■ TASK GOAL ■
For the copy, please give all of the data again exactly and leave the pictures out.

■ GIVEN DATA ■
=====
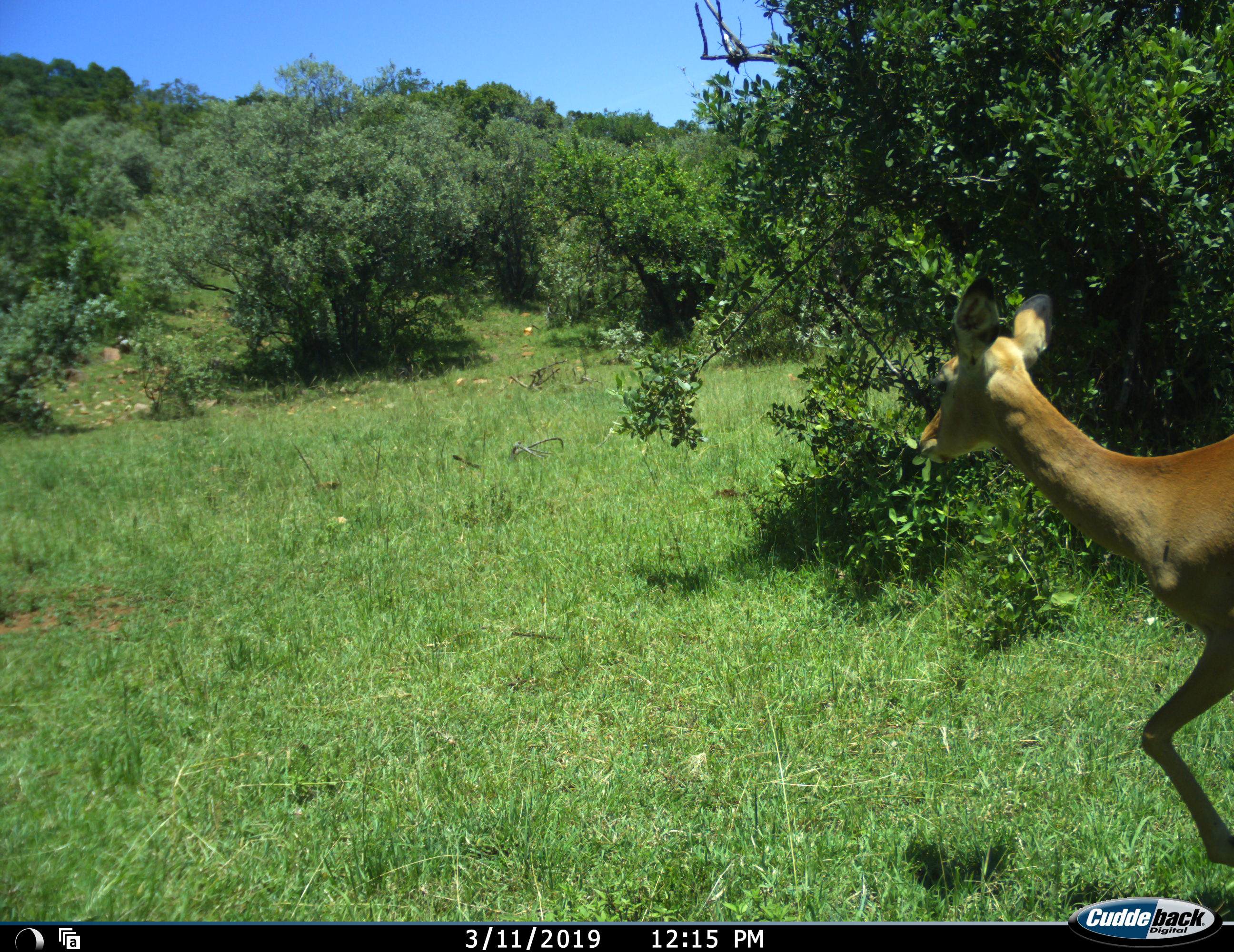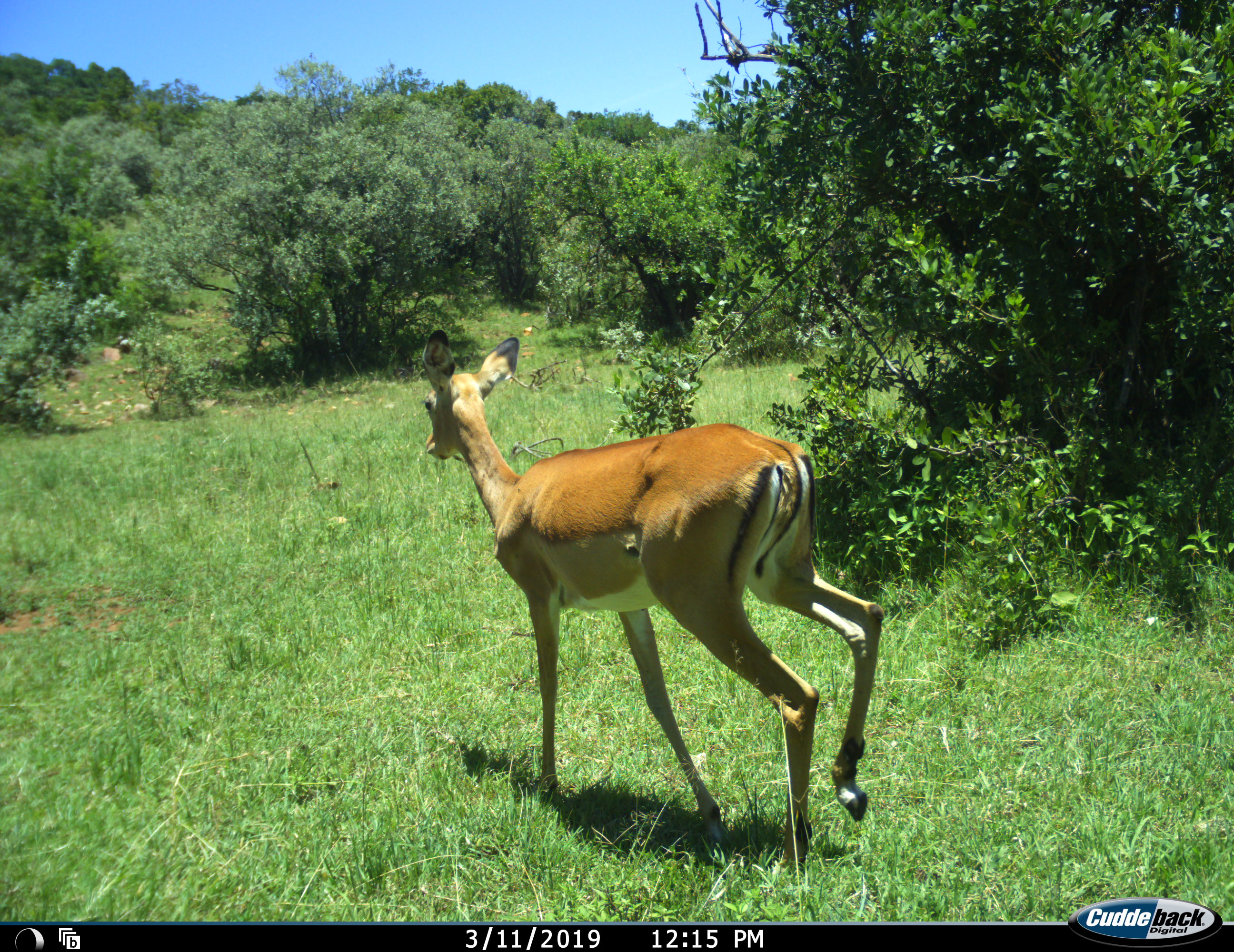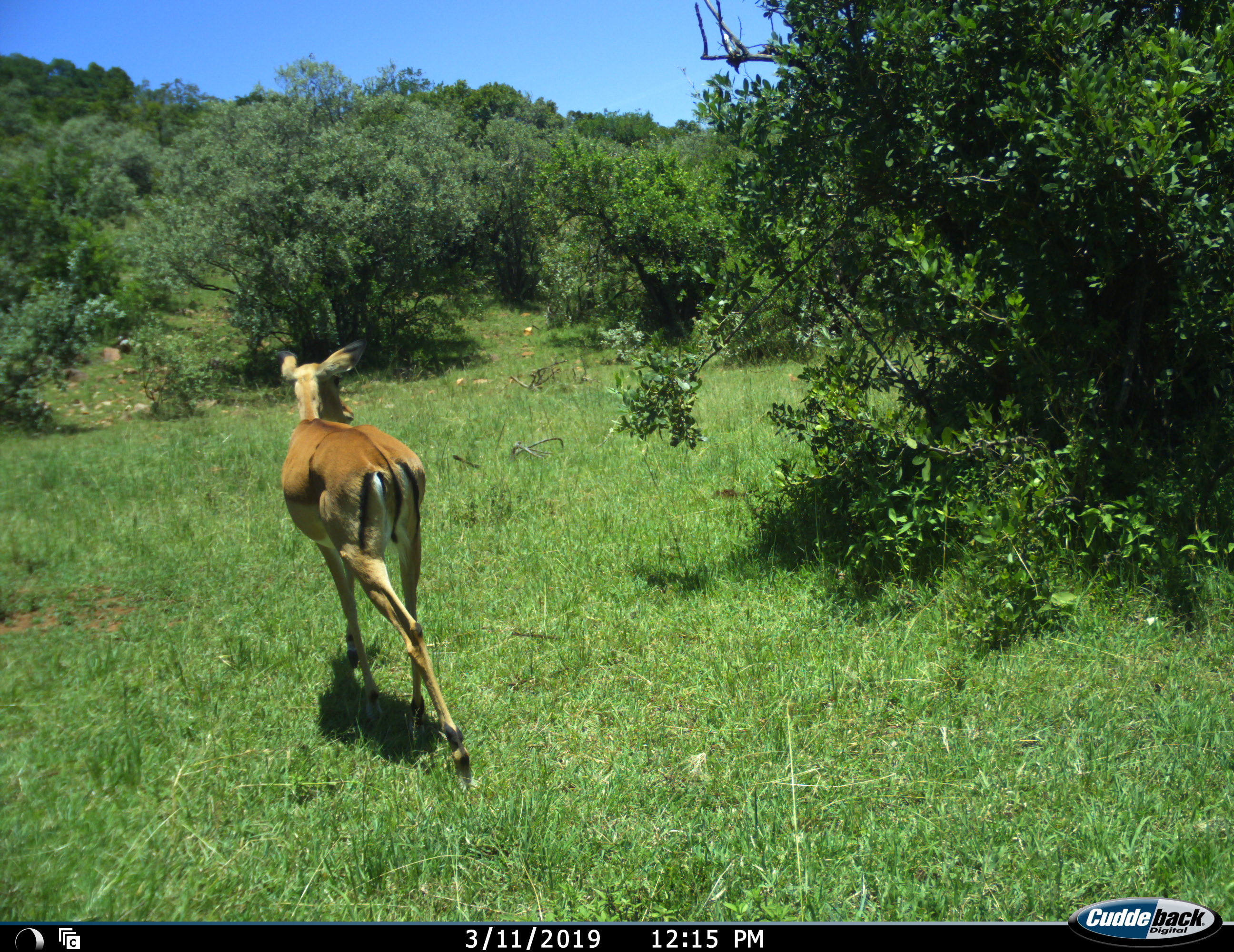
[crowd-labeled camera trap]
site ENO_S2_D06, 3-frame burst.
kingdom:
=====
■ ANSWER ■
[crowd-labeled camera trap]
site ENO_S2_D06, 3-frame burst.
kingdom:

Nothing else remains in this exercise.